Requirements: In the records below, locate the line containing "At what distance is (279,327) from (265,441)?", then output that line and all later lines exactly, through the last one.

Supplied data:
------------------------------------
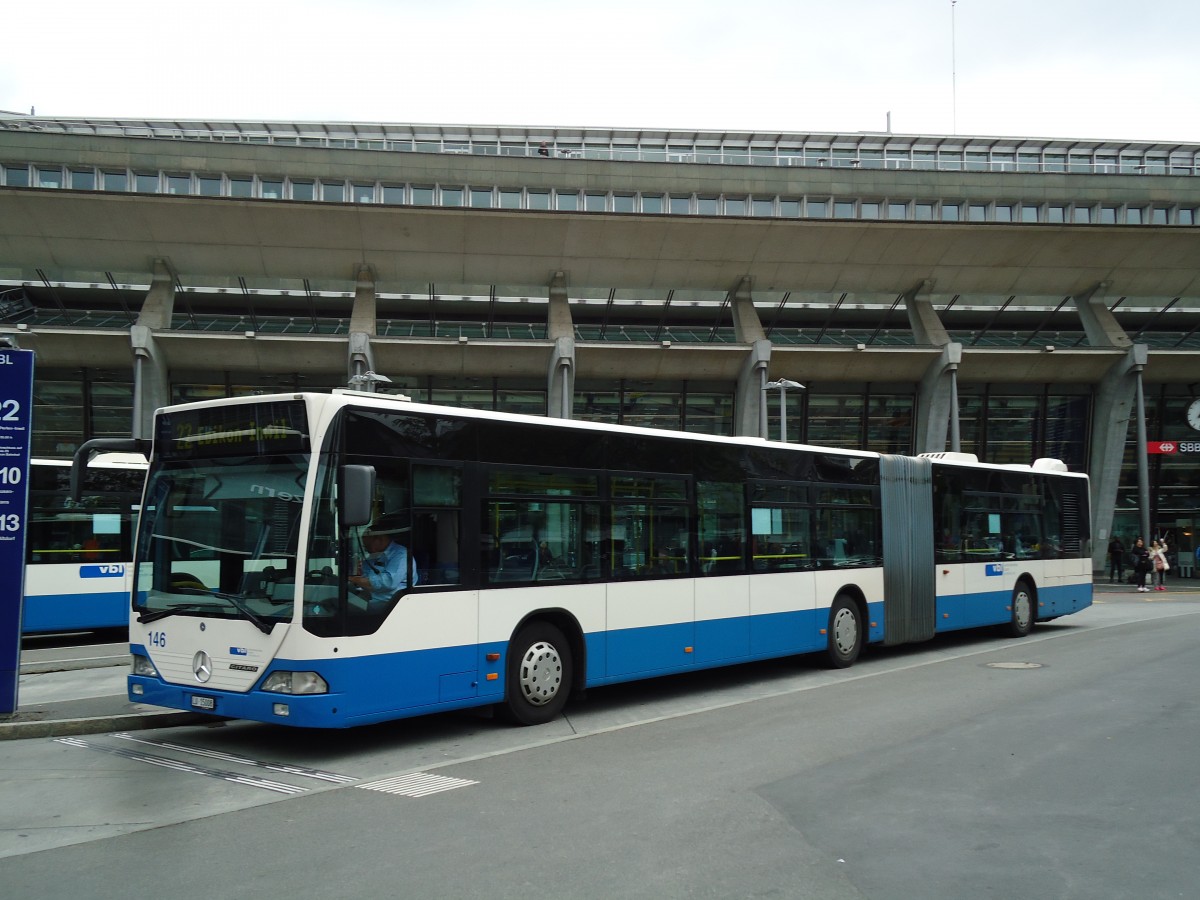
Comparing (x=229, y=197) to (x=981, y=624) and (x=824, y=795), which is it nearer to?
(x=981, y=624)

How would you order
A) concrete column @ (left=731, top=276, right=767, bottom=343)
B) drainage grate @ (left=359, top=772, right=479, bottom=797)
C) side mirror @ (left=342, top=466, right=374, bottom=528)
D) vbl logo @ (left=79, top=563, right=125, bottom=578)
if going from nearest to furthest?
drainage grate @ (left=359, top=772, right=479, bottom=797), side mirror @ (left=342, top=466, right=374, bottom=528), vbl logo @ (left=79, top=563, right=125, bottom=578), concrete column @ (left=731, top=276, right=767, bottom=343)

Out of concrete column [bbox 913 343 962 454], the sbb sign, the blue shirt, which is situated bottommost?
the blue shirt

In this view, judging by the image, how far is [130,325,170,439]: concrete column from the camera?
93.1 ft

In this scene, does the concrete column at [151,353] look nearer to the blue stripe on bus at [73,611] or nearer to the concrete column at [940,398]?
the blue stripe on bus at [73,611]

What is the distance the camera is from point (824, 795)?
266 inches

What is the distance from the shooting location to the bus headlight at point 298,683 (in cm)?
761

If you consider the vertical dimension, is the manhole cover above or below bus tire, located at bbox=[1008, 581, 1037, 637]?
below

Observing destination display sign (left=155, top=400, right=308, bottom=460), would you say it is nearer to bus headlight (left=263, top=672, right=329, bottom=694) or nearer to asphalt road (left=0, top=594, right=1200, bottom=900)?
bus headlight (left=263, top=672, right=329, bottom=694)

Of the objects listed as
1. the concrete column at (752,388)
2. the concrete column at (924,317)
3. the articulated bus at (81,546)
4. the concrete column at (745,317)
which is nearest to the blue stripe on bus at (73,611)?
the articulated bus at (81,546)

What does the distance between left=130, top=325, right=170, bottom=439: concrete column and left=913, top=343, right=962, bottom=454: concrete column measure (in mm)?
24430

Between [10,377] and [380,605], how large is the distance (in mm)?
4448

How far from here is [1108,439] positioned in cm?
3597

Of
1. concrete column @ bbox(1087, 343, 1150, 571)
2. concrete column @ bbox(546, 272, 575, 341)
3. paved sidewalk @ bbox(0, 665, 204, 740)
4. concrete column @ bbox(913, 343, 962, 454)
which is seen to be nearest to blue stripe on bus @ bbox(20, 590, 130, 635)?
paved sidewalk @ bbox(0, 665, 204, 740)

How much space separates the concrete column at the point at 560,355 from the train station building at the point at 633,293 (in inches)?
4.1
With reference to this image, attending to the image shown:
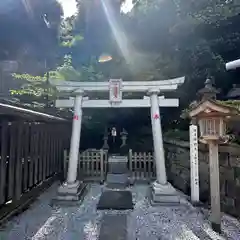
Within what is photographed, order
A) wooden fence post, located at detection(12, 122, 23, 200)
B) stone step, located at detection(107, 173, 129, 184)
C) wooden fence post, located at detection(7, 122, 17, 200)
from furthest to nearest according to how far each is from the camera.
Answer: stone step, located at detection(107, 173, 129, 184)
wooden fence post, located at detection(12, 122, 23, 200)
wooden fence post, located at detection(7, 122, 17, 200)

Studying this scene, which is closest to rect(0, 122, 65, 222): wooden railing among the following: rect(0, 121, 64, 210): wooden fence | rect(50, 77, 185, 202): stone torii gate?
rect(0, 121, 64, 210): wooden fence

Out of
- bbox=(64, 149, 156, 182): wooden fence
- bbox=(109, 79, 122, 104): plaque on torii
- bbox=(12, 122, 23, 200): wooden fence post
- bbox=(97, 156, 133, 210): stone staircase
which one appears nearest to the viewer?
bbox=(12, 122, 23, 200): wooden fence post

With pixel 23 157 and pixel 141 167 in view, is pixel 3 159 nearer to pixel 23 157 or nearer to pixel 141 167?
pixel 23 157

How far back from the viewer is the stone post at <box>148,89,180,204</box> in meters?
6.30

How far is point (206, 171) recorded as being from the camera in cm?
640

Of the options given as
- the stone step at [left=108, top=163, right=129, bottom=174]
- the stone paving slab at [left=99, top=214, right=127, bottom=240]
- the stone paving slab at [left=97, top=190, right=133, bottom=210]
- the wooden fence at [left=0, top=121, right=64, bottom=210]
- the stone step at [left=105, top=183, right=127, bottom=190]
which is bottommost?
the stone paving slab at [left=99, top=214, right=127, bottom=240]

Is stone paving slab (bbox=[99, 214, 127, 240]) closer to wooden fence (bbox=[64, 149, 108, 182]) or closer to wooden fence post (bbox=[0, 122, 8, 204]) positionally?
wooden fence post (bbox=[0, 122, 8, 204])

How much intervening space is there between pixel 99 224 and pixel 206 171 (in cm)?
325

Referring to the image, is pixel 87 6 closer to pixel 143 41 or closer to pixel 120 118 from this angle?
pixel 143 41

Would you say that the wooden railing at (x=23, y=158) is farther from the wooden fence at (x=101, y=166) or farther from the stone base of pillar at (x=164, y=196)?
the stone base of pillar at (x=164, y=196)

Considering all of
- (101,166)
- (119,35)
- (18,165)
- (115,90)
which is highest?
(119,35)

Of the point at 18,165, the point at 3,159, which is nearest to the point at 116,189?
the point at 18,165

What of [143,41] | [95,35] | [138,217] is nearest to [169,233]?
[138,217]

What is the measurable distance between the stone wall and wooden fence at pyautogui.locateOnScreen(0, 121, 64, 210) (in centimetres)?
443
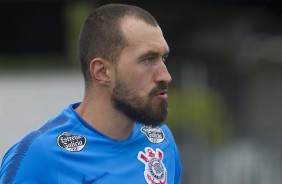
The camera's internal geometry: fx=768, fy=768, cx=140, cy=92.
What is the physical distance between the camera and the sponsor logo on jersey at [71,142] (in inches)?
117

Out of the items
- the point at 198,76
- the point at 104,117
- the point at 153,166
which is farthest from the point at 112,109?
the point at 198,76

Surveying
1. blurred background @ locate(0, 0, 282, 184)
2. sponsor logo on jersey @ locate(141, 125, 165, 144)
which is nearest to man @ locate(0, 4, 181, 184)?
sponsor logo on jersey @ locate(141, 125, 165, 144)

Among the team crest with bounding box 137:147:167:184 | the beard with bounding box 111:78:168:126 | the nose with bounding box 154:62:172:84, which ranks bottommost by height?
the team crest with bounding box 137:147:167:184

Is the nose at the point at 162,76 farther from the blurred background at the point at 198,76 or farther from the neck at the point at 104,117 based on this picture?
the blurred background at the point at 198,76

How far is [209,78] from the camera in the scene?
10.6 m

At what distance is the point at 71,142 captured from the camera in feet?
9.86

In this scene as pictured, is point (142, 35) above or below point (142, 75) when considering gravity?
above

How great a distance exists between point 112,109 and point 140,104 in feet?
0.43

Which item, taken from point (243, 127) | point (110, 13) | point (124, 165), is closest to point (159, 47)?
point (110, 13)

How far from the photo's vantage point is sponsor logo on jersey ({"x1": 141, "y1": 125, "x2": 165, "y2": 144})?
3.33 meters

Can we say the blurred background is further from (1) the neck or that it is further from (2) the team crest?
(1) the neck

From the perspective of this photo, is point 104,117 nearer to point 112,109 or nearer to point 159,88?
point 112,109

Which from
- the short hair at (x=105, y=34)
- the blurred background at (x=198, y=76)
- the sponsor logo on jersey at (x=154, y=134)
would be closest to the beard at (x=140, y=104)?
the short hair at (x=105, y=34)

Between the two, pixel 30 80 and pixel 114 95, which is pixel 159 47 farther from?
pixel 30 80
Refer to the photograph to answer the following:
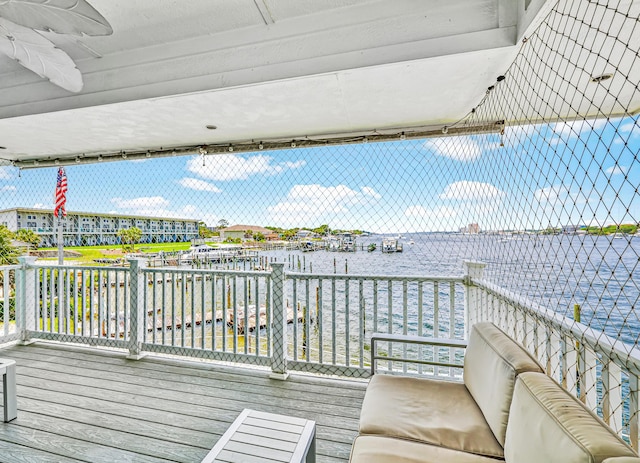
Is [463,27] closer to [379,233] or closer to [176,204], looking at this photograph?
[379,233]

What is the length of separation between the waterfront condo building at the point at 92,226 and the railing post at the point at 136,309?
34.6 inches

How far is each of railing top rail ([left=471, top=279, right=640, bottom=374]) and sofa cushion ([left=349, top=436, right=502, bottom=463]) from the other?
61 cm

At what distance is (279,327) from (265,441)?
1.58 metres

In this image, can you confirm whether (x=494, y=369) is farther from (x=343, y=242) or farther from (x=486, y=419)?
(x=343, y=242)

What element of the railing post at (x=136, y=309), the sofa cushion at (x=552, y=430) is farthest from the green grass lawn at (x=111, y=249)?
the sofa cushion at (x=552, y=430)

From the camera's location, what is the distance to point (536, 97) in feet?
8.61

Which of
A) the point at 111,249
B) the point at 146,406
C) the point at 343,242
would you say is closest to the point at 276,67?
the point at 343,242

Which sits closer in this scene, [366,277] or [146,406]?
[146,406]

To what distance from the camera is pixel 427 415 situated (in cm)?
------------------------------------
Answer to the exercise:
At what distance is (279,327) from (265,441)?
1.58 metres

In this image, can you confirm whether (x=494, y=369) is farther from (x=343, y=242) or farther from (x=486, y=419)?
(x=343, y=242)

What element of the railing post at (x=136, y=309), the sofa cushion at (x=552, y=430) is farthest from the green grass lawn at (x=111, y=249)?
the sofa cushion at (x=552, y=430)

From the camera's location, what is the distance to point (536, 97) in feet?
8.61

Which of
A) the point at 111,249
B) the point at 146,406
C) the point at 343,242
would you say is closest to the point at 276,67?
the point at 343,242

Which sits closer in this scene, [366,277] or [146,406]?
[146,406]

To what distance from the camera is pixel 427 415 situated (in cm)?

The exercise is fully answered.